Many stories have been told about the Rom during the mid 1400’s to the early 1500’s. During this period strife was intense in France, made worse with the appearance of the Saracens, who appeared at Sisteron, in Provence; and on the 18th. of July, 1422, a chronicler of Bologna mentions the arrival in that town of a troop of foreigners, commanded by a certain André, Duke of Egypt, and composed of at least one hundred persons, including women and children. 
It is written that “They encamped inside and outside the gate di Galiera, with the exception of the duke, who lodged at the inn del Re. During the fifteen days which they spent at Bologna a number of the people of the town went to see them, and especially to see “the wife of the duke,” who, it was said, knew how to foretell future events, and to tell what was to happen to people, what their fortunes would be, the number of their children, if they were good or bad, and many other things.”
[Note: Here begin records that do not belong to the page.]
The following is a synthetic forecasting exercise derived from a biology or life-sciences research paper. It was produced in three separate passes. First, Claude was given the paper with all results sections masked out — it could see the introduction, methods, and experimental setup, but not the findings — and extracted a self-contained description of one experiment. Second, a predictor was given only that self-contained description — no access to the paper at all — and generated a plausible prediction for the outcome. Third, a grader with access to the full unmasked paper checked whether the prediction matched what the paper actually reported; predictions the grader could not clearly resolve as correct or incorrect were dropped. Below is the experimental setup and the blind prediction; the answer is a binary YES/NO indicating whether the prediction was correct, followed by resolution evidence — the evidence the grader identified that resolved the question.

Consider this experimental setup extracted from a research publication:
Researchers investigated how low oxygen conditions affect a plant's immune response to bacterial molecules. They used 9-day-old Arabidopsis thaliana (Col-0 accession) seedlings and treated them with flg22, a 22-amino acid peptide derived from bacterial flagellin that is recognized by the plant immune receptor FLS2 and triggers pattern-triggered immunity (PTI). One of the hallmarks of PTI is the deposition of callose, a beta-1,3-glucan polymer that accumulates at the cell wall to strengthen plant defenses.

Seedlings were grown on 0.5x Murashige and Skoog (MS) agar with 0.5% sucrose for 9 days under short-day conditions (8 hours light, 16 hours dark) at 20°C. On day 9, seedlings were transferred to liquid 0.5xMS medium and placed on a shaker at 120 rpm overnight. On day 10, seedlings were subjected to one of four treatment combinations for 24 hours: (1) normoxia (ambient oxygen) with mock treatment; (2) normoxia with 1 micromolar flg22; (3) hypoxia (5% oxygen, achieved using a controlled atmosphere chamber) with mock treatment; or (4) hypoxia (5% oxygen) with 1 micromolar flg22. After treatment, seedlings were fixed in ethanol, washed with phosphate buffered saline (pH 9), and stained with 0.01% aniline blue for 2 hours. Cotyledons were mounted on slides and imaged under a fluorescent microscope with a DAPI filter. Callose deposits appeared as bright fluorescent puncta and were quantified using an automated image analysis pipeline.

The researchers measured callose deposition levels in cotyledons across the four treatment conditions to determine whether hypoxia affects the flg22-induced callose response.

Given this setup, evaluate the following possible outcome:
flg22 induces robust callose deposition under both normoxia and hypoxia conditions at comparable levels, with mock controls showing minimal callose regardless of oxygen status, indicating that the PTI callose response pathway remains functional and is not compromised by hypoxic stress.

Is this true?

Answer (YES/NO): NO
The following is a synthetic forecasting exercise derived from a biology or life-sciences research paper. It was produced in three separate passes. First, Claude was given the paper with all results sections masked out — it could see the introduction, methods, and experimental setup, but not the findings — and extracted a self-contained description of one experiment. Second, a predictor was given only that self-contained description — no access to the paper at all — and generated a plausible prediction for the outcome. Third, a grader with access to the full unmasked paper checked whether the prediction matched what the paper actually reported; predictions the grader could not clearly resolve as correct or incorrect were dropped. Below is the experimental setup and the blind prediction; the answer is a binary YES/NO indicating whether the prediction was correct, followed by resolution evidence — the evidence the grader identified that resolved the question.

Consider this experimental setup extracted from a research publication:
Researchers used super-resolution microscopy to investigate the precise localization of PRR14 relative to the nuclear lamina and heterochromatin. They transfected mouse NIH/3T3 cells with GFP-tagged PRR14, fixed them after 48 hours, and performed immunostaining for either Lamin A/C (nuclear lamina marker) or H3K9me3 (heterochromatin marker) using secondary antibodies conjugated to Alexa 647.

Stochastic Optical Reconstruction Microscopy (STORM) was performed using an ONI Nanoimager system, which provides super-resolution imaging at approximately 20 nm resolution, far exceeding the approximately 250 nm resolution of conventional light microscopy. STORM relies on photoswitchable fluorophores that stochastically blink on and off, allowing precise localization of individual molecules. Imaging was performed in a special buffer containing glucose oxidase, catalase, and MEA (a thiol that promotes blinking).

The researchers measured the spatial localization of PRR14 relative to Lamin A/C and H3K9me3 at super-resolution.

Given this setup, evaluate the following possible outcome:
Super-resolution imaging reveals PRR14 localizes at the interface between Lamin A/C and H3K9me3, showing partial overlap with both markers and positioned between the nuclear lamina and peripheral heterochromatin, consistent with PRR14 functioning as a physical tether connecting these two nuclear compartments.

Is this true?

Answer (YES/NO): NO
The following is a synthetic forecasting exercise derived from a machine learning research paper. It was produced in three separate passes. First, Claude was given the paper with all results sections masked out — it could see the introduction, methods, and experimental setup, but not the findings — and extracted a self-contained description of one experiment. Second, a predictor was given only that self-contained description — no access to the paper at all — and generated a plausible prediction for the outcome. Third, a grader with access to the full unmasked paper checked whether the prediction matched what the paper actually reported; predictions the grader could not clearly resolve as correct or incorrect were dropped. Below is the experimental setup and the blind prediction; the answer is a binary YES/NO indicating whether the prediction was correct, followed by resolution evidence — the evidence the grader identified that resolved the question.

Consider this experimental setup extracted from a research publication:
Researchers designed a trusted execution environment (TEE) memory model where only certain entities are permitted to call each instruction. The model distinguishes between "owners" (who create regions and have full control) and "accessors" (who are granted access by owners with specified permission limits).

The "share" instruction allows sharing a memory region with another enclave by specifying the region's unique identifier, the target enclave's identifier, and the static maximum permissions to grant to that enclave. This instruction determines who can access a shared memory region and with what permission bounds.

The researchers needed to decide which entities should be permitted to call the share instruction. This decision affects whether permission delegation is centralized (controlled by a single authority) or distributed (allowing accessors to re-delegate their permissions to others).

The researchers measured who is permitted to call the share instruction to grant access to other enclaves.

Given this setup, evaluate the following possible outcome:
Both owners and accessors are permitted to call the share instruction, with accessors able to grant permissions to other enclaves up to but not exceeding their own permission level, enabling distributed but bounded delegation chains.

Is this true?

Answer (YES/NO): NO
It is here that rumor of theft and deceit run rampant against the Rom. Many claimed that after visiting the home of the Duke of Egypt their purses were stolen, and it was said that the dresses of women were cut. The style of their thievery was daring, brazen, in fact.
The women, classified as “Egyptian” women walked about the town in groups of six or seven,creating a distraction, telling them their fortunes, or bartering in shops, one of their number would lay her hands on anything which was within reach. So many robberies were committed in this way, it is reported , that the magistrates of the town and the ecclesiastical authorities forbade the inhabitants from visiting the Egyptians’ camp, or from having any interaction with them, under penalty of excommunication and of a fine of fifty livres.
Besides this, by a strange application of the Laws of Retaliation, those who had been robbed by these foreigners were permitted to rob them to the extent of the value of the things stolen. As the story goes, in retaliation, , the Bolognians entered a stable in which several of the Egyptians’ horses were kept, and took out one of the finest of them. In order to recover him the Egyptians agreed to restore what they had taken, and the restitution was made. But perceiving that they could no longer do any good for themselves in this province, they struck their tents and started for Rome, to which city they said they were bound to go, not only in order to accomplish a pilgrimage imposed upon them by the Sultan, who had expelled them from their own land, but especially to obtain letters of absolution from the Holy Father.